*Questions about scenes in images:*

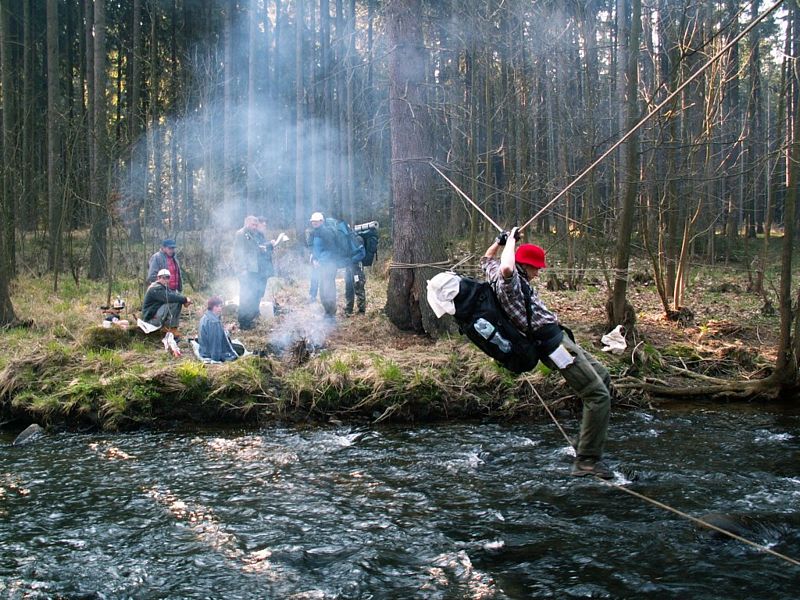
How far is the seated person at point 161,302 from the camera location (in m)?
11.3

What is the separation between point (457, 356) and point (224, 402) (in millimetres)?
3255

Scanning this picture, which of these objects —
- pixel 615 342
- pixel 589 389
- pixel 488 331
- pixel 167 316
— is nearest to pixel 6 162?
pixel 167 316

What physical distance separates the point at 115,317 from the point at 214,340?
2.37 metres

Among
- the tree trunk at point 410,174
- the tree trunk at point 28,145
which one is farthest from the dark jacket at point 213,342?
the tree trunk at point 28,145

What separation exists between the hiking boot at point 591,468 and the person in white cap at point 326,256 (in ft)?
21.9

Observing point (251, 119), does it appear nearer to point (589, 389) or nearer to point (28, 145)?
point (28, 145)

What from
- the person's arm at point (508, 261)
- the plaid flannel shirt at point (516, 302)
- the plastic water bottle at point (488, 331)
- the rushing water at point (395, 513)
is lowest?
the rushing water at point (395, 513)

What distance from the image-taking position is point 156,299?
448 inches

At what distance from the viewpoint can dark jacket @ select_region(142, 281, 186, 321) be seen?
11323 mm

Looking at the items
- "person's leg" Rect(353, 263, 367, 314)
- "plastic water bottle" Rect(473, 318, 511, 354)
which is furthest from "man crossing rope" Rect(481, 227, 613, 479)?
"person's leg" Rect(353, 263, 367, 314)

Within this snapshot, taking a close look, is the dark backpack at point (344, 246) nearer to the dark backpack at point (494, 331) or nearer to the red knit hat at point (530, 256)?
the red knit hat at point (530, 256)

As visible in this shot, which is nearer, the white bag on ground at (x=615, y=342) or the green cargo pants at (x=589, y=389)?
the green cargo pants at (x=589, y=389)

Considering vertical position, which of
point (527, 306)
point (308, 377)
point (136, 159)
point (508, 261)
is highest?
point (136, 159)

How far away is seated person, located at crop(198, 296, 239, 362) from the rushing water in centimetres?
168
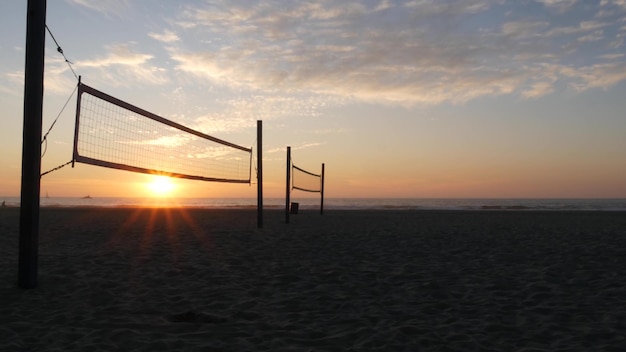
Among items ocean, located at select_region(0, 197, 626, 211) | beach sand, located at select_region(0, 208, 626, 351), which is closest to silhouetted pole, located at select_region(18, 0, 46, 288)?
beach sand, located at select_region(0, 208, 626, 351)

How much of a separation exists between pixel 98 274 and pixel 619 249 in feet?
28.0

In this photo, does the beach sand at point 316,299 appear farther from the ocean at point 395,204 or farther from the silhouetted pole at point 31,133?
the ocean at point 395,204

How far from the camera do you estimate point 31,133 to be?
5.15 meters

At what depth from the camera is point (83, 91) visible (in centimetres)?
603

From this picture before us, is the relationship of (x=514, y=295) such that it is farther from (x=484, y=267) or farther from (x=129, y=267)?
(x=129, y=267)

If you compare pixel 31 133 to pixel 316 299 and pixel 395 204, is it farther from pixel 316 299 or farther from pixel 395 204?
pixel 395 204

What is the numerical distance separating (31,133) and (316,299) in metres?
3.46

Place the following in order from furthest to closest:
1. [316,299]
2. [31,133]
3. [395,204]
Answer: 1. [395,204]
2. [31,133]
3. [316,299]

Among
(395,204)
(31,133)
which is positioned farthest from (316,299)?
(395,204)

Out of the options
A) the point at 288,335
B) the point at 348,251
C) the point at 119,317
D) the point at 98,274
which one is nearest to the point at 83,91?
the point at 98,274

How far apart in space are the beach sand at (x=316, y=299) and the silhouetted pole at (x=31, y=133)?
0.48m

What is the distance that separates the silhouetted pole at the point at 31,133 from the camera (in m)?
5.12

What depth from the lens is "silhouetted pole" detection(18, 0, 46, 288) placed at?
512 cm

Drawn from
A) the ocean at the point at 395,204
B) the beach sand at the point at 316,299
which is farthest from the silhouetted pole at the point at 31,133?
the ocean at the point at 395,204
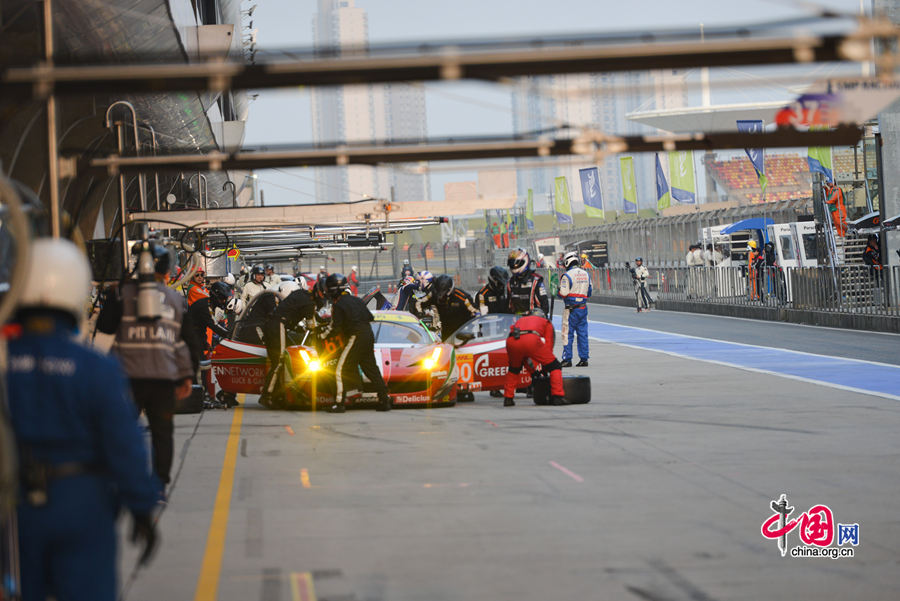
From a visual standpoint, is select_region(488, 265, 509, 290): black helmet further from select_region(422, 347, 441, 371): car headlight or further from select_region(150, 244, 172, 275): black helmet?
select_region(150, 244, 172, 275): black helmet

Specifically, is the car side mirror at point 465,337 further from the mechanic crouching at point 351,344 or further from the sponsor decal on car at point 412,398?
the mechanic crouching at point 351,344

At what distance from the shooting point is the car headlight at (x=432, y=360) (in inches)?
603

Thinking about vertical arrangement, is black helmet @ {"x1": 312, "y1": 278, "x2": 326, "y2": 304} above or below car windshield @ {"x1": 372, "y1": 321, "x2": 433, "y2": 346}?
above

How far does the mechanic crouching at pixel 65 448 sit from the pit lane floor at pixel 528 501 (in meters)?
2.15

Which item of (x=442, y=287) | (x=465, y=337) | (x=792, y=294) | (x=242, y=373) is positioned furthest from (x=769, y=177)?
(x=242, y=373)

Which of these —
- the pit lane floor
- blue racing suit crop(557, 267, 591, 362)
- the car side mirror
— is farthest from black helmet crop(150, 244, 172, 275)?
blue racing suit crop(557, 267, 591, 362)

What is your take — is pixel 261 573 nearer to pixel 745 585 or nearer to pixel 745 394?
pixel 745 585

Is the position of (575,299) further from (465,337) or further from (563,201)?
(563,201)

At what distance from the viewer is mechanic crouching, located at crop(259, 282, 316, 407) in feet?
50.9

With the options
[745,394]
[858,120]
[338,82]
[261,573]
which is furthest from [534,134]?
[745,394]

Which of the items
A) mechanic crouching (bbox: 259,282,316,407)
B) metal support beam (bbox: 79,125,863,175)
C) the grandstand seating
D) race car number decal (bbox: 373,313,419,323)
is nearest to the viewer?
metal support beam (bbox: 79,125,863,175)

*WHAT TO DO:*
Extract every line of the data exactly; pictures stay out.

*TASK RESULT:*
How far is the seated person at point 161,302 from the camera location (in m)?
11.3

What is the separation between point (457, 356) and point (224, 402) (in millimetres)?
3255

Scanning this picture, which of these objects —
- pixel 615 342
- pixel 589 389
- pixel 488 331
- pixel 167 316
— is nearest to pixel 6 162?
pixel 167 316

What physical distance separates the point at 115,317 from the point at 214,340?
2.37 metres

Among
- the tree trunk at point 410,174
- the tree trunk at point 28,145
which one is farthest from the dark jacket at point 213,342?
the tree trunk at point 28,145

What separation exists between the hiking boot at point 591,468 and the person in white cap at point 326,256 (in ft)?
21.9

Observing point (251, 119), does it appear nearer to point (589, 389) or nearer to point (28, 145)?
point (28, 145)

What from
- the person's arm at point (508, 261)
- the plaid flannel shirt at point (516, 302)
- the plastic water bottle at point (488, 331)
- the rushing water at point (395, 513)
is lowest?
the rushing water at point (395, 513)

What distance from the image-taking position is point 156,299?
448 inches

At what distance from the viewpoint can dark jacket @ select_region(142, 281, 186, 321) be seen?
11323 mm

Looking at the items
- "person's leg" Rect(353, 263, 367, 314)
- "plastic water bottle" Rect(473, 318, 511, 354)
which is furthest from "man crossing rope" Rect(481, 227, 613, 479)?
"person's leg" Rect(353, 263, 367, 314)

Within this snapshot, taking a close look, is the dark backpack at point (344, 246) nearer to the dark backpack at point (494, 331) or nearer to the red knit hat at point (530, 256)?
the red knit hat at point (530, 256)

As visible in this shot, which is nearer, the white bag on ground at (x=615, y=342) or the green cargo pants at (x=589, y=389)?
the green cargo pants at (x=589, y=389)

Considering vertical position, which of
point (527, 306)
point (308, 377)
point (136, 159)
point (508, 261)
is highest?
point (136, 159)

How far away is seated person, located at crop(198, 296, 239, 362) from the rushing water in centimetres?
168
Among items ocean, located at select_region(0, 197, 626, 211) | beach sand, located at select_region(0, 208, 626, 351), which is closest to silhouetted pole, located at select_region(18, 0, 46, 288)?
beach sand, located at select_region(0, 208, 626, 351)

How much of a separation exists between pixel 98 274 and pixel 619 249 in feet?
28.0

In this photo, does the beach sand at point 316,299 appear farther from the ocean at point 395,204 or farther from the silhouetted pole at point 31,133?
the ocean at point 395,204

How far from the camera do you estimate point 31,133 to be?
5.15 meters

At what depth from the camera is point (83, 91) visible (in centimetres)?
603

From this picture before us, is the relationship of (x=514, y=295) such that it is farther from (x=484, y=267) or farther from (x=129, y=267)?
(x=129, y=267)

If you compare pixel 31 133 to pixel 316 299 and pixel 395 204, is it farther from pixel 316 299 or farther from pixel 395 204?
pixel 395 204

What is the numerical distance separating (31,133) and (316,299) in metres?
3.46

Place the following in order from furthest to closest:
1. [316,299]
2. [31,133]
3. [395,204]
Answer: 1. [395,204]
2. [31,133]
3. [316,299]

Among
(395,204)
(31,133)
which is positioned farthest from (316,299)?
(395,204)

Out of the options
A) the point at 288,335
B) the point at 348,251
C) the point at 119,317
D) the point at 98,274
which one is nearest to the point at 83,91?
the point at 98,274

How far apart in space are the beach sand at (x=316, y=299) and the silhouetted pole at (x=31, y=133)?
0.48m

What is the distance that separates the silhouetted pole at the point at 31,133 from the camera (in m)?
5.12

What depth from the lens is "silhouetted pole" detection(18, 0, 46, 288) placed at?
512 cm

Drawn from
A) the ocean at the point at 395,204
B) the beach sand at the point at 316,299
which is farthest from the silhouetted pole at the point at 31,133?
the ocean at the point at 395,204
From a visual standpoint, is select_region(488, 265, 509, 290): black helmet further from select_region(422, 347, 441, 371): car headlight or further from select_region(150, 244, 172, 275): black helmet?
select_region(150, 244, 172, 275): black helmet

Specifically, is the car side mirror at point 465,337 further from the mechanic crouching at point 351,344 or further from the sponsor decal on car at point 412,398?
the mechanic crouching at point 351,344

At what distance from the shooting point is the car headlight at (x=432, y=360) (in inches)?
603

Thinking about vertical arrangement, is black helmet @ {"x1": 312, "y1": 278, "x2": 326, "y2": 304} above or below car windshield @ {"x1": 372, "y1": 321, "x2": 433, "y2": 346}?
above

How far does the mechanic crouching at pixel 65 448 sit from the pit lane floor at pixel 528 501 (in meters)?
2.15

Which item of (x=442, y=287) | (x=465, y=337) | (x=792, y=294) | (x=242, y=373) is positioned furthest from (x=769, y=177)?
(x=242, y=373)

Which of these —
- the pit lane floor
- blue racing suit crop(557, 267, 591, 362)
- the car side mirror
— is farthest from black helmet crop(150, 244, 172, 275)?
blue racing suit crop(557, 267, 591, 362)

What is your take — is pixel 261 573 nearer to pixel 745 585 or nearer to pixel 745 394?
pixel 745 585

Is the position of (575,299) further from (465,337) or further from (563,201)?
(563,201)

At what distance from the viewer is mechanic crouching, located at crop(259, 282, 316, 407) in feet?
50.9

With the options
[745,394]
[858,120]
[338,82]
[261,573]
which is furthest from [534,134]?
[745,394]

Which of the items
A) mechanic crouching (bbox: 259,282,316,407)
B) metal support beam (bbox: 79,125,863,175)
C) the grandstand seating
D) race car number decal (bbox: 373,313,419,323)
is nearest to the viewer?
metal support beam (bbox: 79,125,863,175)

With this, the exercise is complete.